◆ 抜粋:
━━━━
「平成5年卒 10年会を終えて:極上の仲間たちと自身の原点の再発見」(後編)
この共同体の中で、俺は毎日、この上もなく楽しく、そして、極めて多忙な日々を送っていた。この状況を表すエピソードが記憶によみがえったので、記させていただく:
とあるよく澄み渡って天高き、夏の早朝の爽やかさが実に心地いい通学日の朝、いつも勢いよく自転車で疾走していた飲食店の前で、小股の切れ上がったちょいと粋なネエさんに、留袖から白く磨かれぬいた象牙のように輝き出でる腕を振って呼び止められた。こんな稀有なことは俺の人生で皆無だったので、悪い気もせず、愛車銀星号より下馬して定法通りに一礼すると、ネエさん、愛車の尻に張られた校章を一瞥して、良く通る切れのいい江戸弁で、「なんだい、宇高の兵隊かい」ときたもんだ。
━━━━
◆ 提供された項目:
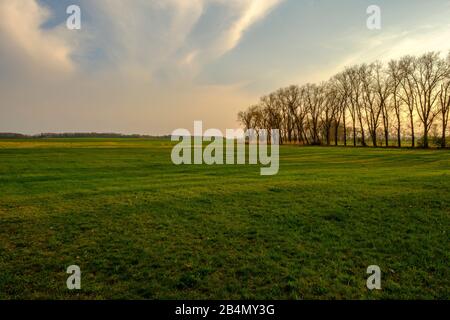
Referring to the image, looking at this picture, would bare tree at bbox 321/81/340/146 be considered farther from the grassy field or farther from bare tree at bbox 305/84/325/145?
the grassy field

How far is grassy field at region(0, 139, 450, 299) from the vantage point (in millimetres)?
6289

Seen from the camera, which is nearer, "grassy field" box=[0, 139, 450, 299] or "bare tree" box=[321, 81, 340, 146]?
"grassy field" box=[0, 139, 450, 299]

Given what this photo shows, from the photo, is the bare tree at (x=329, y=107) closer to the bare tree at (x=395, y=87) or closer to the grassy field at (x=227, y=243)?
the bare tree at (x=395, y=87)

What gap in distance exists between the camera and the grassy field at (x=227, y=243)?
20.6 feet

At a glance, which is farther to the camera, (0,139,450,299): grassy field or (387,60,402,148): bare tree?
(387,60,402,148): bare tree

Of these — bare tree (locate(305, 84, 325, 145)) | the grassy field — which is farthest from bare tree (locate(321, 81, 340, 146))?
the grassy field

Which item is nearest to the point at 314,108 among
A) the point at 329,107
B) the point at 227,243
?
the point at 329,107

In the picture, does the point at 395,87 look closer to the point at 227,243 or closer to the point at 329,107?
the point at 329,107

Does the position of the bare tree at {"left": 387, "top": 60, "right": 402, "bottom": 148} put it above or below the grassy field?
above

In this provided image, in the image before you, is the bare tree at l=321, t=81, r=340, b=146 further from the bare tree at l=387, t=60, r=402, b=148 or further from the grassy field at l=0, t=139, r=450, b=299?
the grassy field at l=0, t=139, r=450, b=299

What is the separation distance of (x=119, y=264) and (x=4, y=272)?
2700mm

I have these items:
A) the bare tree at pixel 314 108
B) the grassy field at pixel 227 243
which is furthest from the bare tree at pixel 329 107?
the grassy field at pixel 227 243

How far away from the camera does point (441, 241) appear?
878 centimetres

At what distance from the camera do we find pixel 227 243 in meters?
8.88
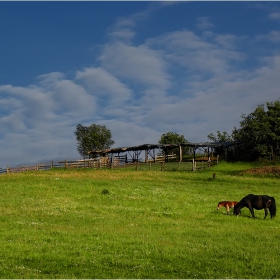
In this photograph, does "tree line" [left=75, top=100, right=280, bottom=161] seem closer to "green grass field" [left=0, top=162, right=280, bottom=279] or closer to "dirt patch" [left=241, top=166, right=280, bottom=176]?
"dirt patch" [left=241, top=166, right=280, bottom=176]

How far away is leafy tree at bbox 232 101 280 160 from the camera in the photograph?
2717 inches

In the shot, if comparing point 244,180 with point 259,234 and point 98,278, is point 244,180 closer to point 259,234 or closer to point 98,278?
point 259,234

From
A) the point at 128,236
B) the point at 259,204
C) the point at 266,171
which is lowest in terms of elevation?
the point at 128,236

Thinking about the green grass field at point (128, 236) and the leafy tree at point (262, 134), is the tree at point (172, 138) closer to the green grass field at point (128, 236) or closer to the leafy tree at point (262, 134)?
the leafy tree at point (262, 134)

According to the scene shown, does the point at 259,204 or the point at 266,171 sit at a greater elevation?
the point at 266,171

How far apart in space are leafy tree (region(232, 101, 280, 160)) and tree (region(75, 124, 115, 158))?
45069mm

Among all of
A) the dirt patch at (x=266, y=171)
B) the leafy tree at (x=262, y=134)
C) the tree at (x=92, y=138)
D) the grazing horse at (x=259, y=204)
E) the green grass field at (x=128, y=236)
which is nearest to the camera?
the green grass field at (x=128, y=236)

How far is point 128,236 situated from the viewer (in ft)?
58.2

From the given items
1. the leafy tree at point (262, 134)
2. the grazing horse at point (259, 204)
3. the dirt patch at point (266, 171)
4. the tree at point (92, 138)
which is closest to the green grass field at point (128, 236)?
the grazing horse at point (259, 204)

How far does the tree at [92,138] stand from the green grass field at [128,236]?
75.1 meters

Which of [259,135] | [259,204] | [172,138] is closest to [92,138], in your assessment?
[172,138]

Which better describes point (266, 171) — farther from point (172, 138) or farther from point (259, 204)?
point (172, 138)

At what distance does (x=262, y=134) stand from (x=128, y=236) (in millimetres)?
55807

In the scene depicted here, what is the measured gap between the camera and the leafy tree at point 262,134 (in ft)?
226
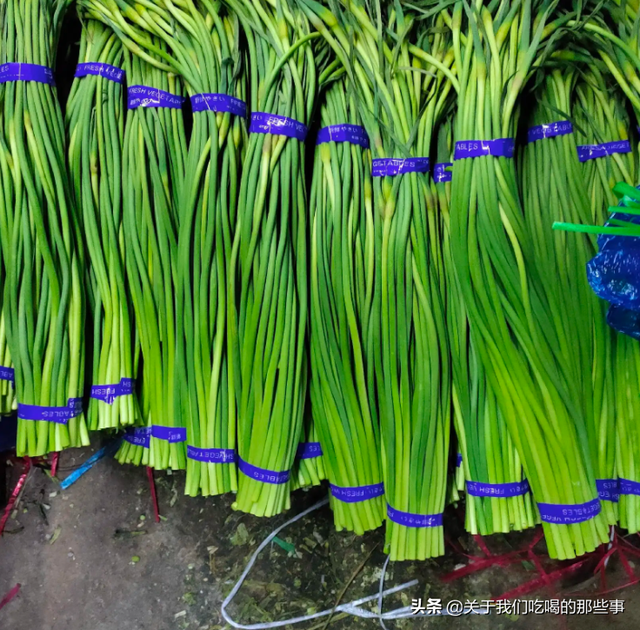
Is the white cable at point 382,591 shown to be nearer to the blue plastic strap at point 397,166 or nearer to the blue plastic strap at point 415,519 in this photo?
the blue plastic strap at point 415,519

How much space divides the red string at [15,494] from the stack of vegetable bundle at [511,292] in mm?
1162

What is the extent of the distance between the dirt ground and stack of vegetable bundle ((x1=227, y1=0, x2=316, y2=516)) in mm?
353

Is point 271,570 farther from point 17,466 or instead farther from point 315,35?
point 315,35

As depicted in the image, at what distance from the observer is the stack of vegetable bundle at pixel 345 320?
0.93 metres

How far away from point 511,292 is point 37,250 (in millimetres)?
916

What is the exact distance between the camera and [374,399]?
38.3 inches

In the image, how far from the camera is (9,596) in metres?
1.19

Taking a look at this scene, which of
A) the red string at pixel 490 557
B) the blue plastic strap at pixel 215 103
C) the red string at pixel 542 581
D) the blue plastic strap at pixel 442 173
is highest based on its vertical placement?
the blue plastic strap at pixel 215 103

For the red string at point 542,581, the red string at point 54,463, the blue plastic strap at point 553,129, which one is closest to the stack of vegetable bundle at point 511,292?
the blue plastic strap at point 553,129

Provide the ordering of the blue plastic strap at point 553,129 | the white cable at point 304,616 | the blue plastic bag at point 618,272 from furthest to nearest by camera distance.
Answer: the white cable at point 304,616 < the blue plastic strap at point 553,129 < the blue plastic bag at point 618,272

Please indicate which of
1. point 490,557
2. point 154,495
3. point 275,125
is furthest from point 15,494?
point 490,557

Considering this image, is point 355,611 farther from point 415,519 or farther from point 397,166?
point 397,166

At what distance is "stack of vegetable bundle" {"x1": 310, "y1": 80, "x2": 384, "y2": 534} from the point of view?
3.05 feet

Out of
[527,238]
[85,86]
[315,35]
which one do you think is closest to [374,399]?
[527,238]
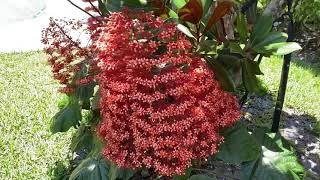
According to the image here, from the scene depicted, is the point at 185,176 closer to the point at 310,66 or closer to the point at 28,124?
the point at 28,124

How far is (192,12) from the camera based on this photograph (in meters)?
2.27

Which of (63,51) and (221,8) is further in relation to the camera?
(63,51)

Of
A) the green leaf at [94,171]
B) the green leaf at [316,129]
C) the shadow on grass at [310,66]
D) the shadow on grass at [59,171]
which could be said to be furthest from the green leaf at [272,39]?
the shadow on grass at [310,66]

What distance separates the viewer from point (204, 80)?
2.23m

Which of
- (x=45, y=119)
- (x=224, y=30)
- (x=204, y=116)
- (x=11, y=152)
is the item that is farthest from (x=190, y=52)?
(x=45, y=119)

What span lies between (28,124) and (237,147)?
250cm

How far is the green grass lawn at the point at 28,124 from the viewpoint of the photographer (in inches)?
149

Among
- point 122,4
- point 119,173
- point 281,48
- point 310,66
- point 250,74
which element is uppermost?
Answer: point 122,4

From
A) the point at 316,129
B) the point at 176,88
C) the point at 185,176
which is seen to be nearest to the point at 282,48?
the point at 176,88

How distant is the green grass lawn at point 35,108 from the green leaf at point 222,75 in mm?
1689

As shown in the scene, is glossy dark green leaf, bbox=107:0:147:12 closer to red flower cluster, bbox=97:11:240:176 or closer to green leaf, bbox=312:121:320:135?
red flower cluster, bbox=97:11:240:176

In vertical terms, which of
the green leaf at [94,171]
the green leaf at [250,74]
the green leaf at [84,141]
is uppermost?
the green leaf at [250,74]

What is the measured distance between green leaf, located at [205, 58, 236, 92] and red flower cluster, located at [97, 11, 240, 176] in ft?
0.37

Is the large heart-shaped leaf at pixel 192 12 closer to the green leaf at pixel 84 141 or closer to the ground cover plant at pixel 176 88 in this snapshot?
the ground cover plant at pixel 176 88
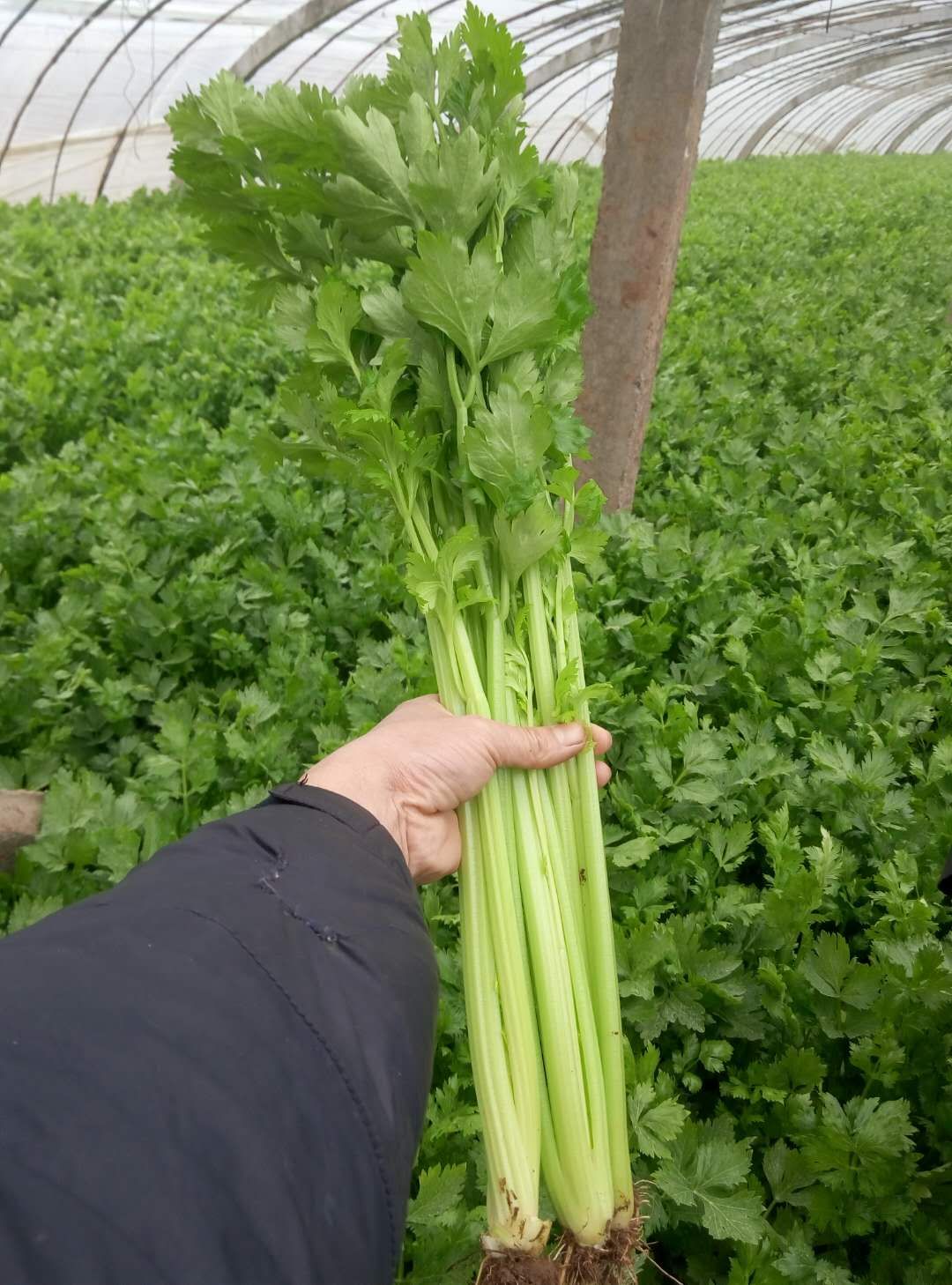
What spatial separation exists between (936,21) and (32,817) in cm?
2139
━━━━
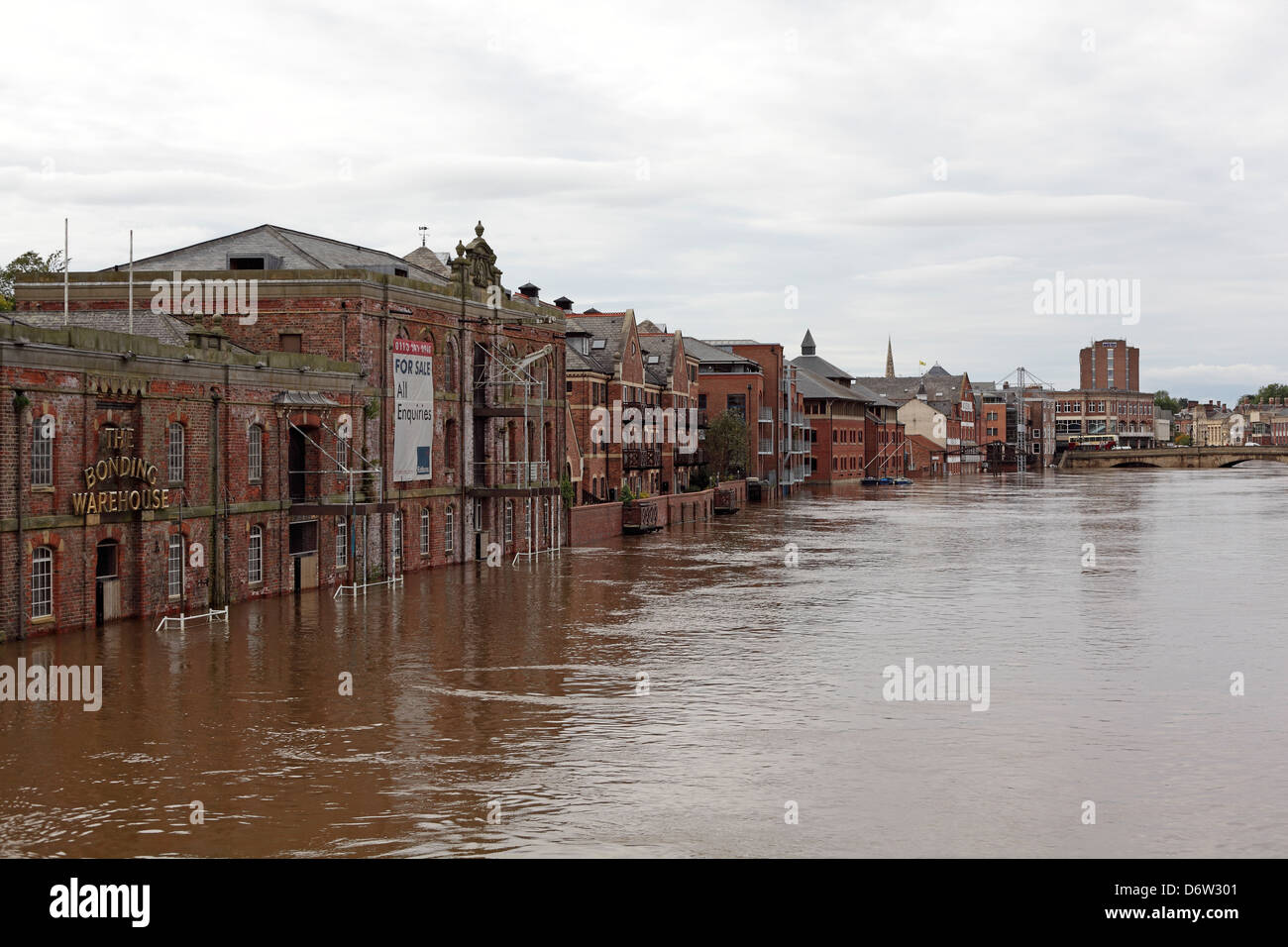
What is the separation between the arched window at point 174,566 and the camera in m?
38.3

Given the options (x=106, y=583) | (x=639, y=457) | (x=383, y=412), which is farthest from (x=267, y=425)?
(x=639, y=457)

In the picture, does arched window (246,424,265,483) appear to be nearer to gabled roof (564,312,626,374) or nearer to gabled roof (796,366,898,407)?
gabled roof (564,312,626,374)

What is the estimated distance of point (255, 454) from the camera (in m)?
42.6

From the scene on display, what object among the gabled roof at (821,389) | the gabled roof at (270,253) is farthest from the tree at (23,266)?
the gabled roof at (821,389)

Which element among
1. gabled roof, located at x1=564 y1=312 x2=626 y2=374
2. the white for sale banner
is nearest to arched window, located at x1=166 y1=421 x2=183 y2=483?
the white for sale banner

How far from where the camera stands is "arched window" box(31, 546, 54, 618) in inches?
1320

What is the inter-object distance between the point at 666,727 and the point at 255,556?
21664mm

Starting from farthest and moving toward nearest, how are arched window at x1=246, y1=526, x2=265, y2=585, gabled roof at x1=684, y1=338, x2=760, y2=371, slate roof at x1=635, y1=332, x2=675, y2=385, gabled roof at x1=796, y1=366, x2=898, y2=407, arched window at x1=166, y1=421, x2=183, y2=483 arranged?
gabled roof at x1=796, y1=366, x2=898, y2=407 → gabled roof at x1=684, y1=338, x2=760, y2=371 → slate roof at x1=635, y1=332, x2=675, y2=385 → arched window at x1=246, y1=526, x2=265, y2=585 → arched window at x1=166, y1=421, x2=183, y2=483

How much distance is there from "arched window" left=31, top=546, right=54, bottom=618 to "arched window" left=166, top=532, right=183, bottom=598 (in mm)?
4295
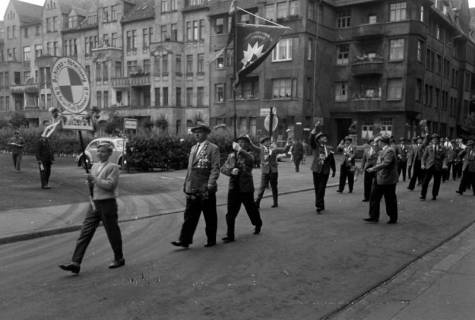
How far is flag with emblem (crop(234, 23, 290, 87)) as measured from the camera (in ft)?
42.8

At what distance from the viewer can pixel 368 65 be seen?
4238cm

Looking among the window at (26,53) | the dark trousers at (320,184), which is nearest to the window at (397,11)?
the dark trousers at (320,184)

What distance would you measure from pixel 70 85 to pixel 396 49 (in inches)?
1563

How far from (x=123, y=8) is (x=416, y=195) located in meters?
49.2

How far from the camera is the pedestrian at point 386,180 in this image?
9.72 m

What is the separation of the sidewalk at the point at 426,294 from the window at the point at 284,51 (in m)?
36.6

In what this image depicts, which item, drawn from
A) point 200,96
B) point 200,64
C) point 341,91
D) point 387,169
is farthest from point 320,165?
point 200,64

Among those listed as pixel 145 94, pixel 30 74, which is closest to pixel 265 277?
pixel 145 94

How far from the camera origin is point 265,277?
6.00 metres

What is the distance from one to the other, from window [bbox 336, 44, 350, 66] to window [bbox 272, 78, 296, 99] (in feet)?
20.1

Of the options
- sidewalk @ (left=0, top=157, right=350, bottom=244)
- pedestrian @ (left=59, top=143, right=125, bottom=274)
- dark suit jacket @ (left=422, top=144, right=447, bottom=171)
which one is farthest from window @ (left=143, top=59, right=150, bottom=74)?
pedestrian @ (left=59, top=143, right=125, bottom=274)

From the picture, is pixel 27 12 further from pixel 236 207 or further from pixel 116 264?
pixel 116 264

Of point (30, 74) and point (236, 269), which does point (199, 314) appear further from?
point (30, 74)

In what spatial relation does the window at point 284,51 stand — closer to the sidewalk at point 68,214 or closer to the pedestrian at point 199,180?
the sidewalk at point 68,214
━━━━
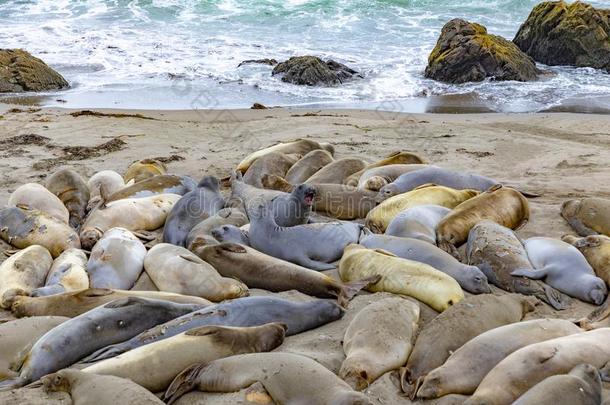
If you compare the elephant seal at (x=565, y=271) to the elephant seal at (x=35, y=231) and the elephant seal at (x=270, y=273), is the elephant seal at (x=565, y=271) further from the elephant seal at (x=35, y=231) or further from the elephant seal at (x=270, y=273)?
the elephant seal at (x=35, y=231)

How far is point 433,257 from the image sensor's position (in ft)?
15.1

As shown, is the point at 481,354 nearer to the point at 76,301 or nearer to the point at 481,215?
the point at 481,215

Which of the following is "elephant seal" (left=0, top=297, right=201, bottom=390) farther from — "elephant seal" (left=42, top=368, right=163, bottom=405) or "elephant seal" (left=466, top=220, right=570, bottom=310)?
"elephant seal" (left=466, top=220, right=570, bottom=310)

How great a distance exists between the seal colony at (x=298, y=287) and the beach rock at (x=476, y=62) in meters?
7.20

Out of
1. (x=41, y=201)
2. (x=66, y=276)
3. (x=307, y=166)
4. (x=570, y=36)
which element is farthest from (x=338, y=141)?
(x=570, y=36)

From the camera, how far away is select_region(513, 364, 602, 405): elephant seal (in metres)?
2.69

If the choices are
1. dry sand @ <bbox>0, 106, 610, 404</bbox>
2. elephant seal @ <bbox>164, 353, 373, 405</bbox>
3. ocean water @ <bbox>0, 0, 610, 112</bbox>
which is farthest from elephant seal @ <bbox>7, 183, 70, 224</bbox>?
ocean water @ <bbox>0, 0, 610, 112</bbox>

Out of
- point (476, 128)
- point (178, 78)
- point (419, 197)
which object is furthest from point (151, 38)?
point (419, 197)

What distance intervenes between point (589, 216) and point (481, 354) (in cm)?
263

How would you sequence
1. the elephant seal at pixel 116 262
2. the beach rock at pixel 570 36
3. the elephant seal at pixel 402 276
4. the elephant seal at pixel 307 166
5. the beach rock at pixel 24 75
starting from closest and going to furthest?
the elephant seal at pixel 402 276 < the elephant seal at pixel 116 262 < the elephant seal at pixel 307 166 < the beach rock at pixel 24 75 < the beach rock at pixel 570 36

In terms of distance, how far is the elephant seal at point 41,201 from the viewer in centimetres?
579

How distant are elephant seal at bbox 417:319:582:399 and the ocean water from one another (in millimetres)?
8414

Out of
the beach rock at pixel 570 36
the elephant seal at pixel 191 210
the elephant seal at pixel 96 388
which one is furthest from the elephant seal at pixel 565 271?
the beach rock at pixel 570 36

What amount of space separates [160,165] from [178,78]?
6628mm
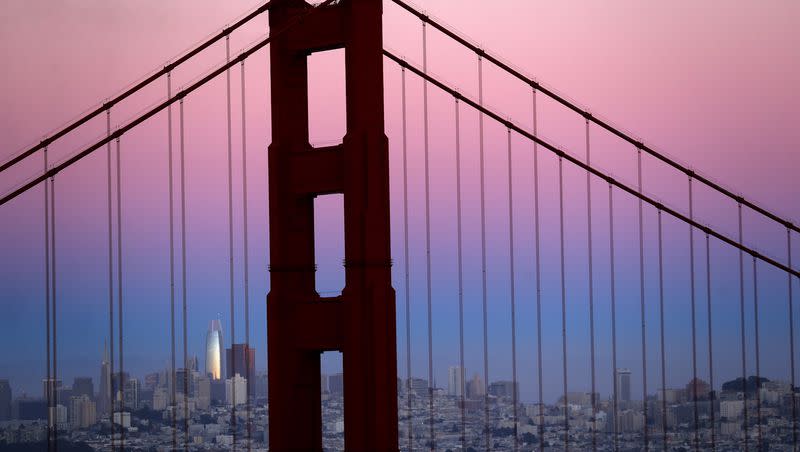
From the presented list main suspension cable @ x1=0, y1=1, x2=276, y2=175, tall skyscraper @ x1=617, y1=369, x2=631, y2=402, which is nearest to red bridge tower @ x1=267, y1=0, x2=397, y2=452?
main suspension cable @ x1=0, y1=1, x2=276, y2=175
━━━━
◆ やること:
抜粋で、呼び止められた「俺」が「悪い気もせず」自転車を降りて一礼したのはなぜか。本文が示す理由を1〜3文で説明せよ。

◆ この課題の答え:
ネエさんに呼び止められるような稀有なことは、それまでの人生で一度もなかったからだ。そのため悪い気がせず、愛車銀星号から降りて定法通りに一礼した。